▶ **What you need to do**
Repeat the listing exactly. Any picture in it should be left out of the copy.

▶ **Provided material**

┄┄┄┄┄┄

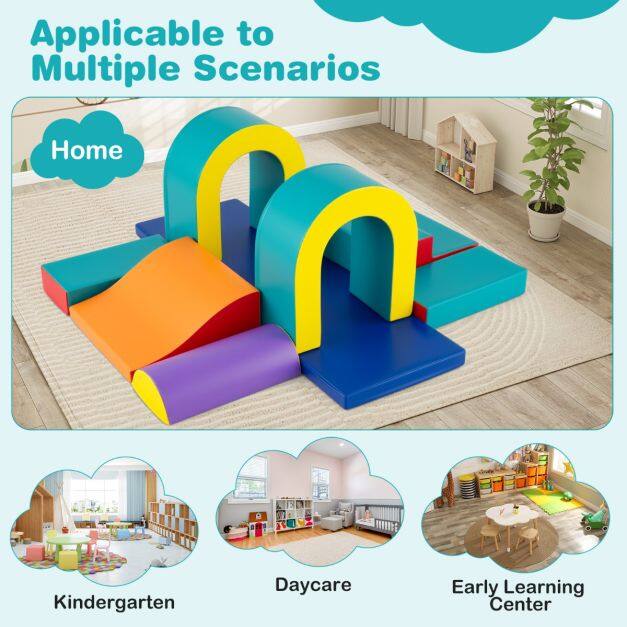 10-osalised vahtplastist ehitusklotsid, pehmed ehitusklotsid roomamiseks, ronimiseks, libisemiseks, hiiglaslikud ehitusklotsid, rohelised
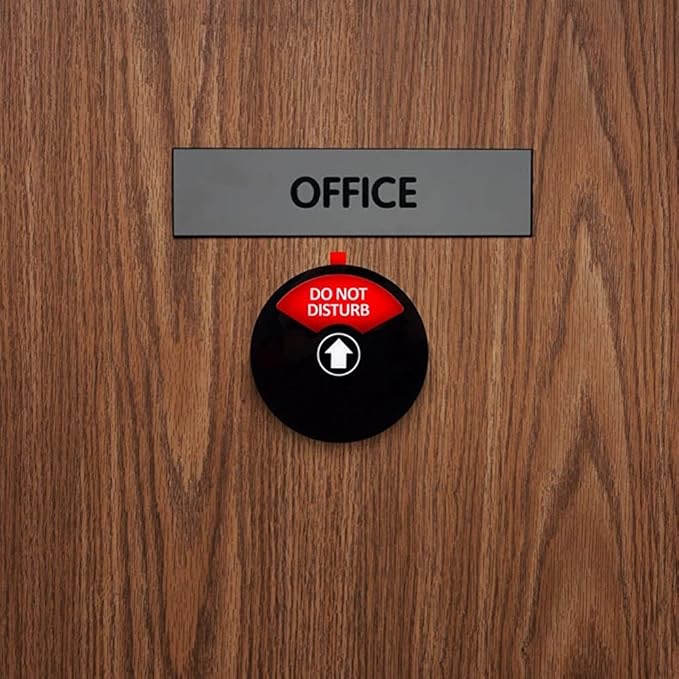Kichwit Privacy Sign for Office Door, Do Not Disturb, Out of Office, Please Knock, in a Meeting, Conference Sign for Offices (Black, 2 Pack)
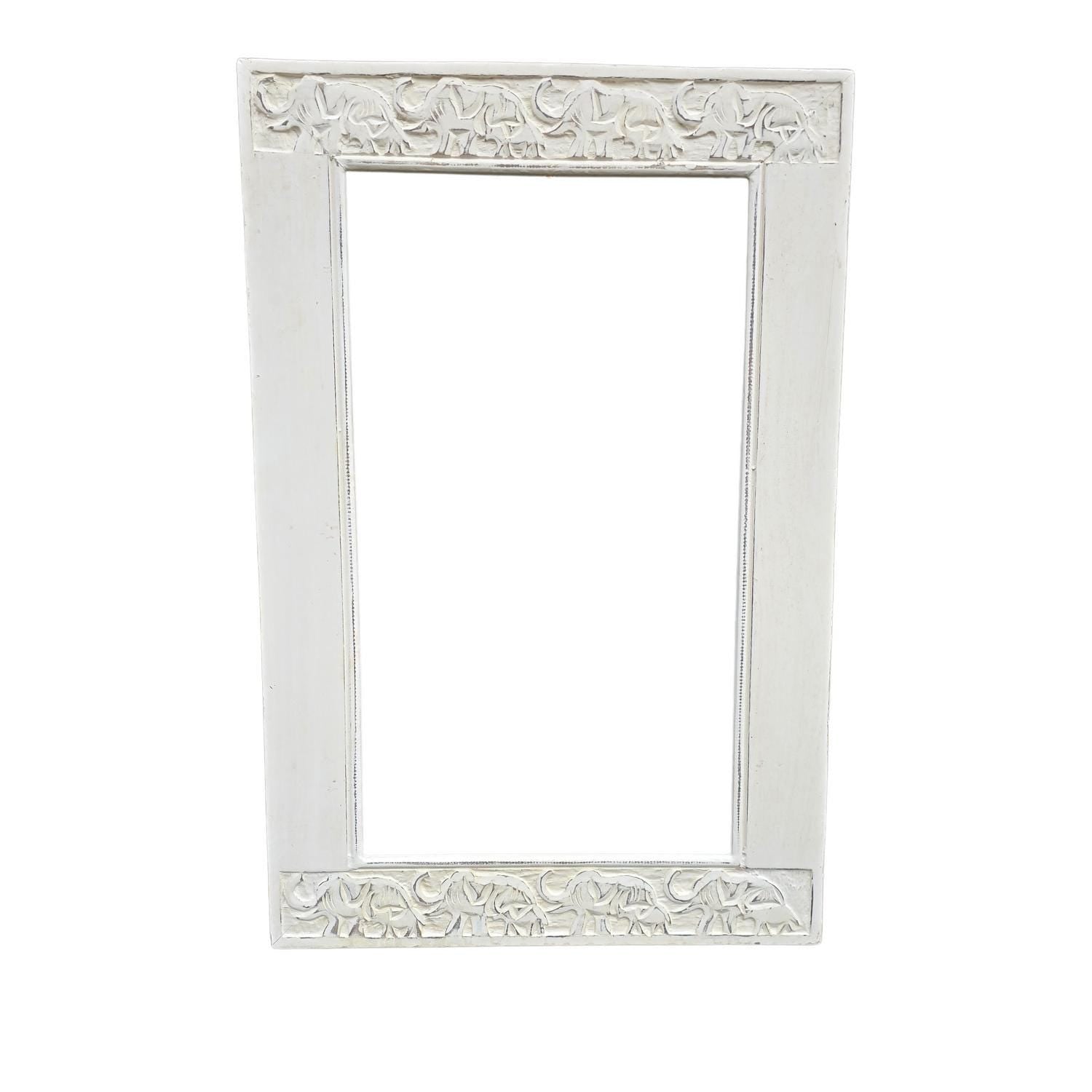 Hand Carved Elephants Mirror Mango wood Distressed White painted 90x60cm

┄┄┄┄┄┄

▶ **Answer box**
 10-osalised vahtplastist ehitusklotsid, pehmed ehitusklotsid roomamiseks, ronimiseks, libisemiseks, hiiglaslikud ehitusklotsid, rohelised
Kichwit Privacy Sign for Office Door, Do Not Disturb, Out of Office, Please Knock, in a Meeting, Conference Sign for Offices (Black, 2 Pack)
 Hand Carved Elephants Mirror Mango wood Distressed White painted 90x60cm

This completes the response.